Cooper Hewitt On Creative Responses To Epidemics

Ellen Lupton: The Designer’s Role In Times of Crisis

This December, Cooper Hewitt, Smithsonian Design Museum is presenting “Design and Healing: Creative Responses to Epidemics,” an exhibition examining design’s role in times of crisis. Organized during the COVID-19 pandemic, the exhibition will feature the work of communities and individuals who came together to aid each other, push for change and create new spaces, objects and services. Architectural case studies and historical narratives will appear alongside creative responses to current pandemics.

On view in the Design Process Galleries on the first floor from December 10 on, the exhibition is curated and designed by MASS Design Group with the Cooper Hewitt. According to Ellen Lupton, Cooper Hewitt’s senior curator of contemporary design, “The exhibition features a variety of artifacts gathered by Cooper Hewitt’s Responsive Collecting Initiative, a process launched in 2020 to document the crucial challenges of our time.”

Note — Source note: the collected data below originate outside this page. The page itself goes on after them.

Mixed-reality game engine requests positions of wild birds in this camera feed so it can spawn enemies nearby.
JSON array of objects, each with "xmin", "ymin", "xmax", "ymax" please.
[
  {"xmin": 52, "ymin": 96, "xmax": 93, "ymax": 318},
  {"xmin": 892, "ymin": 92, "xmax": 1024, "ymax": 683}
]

Epidemics  – past and in the present – have triggered the discovery of new ways to treat and prevent disease while exposing gaps and failures in cultural, social, physiological, and infrastructural systems. In response to COVID-19, designers, artists, doctors, engineers and others collaborated to create design innovations that address community and individual needs. Using practices such as open-source collaboration, rapid-response prototyping, product hacking, and social activism, they created medical devices, protective gear, infographics, political posters, architecture, and community services — all with the shared aspiration to reduce structural barriers that keep us from accessing the care we all deserve.

Don’t Let Racism Go Viral Poster, 2020, Kayan Cheung-Miaw

To accompany the exhibition, the second edition of Health Design Thinking: Creating Products and Services for Better Health (February 2022) will contain current design projects born from the frontlines of the COVID-19 pandemic. The book is authored by Bon Ku, MD, and Ellen Lupton, and co-published with MIT Press.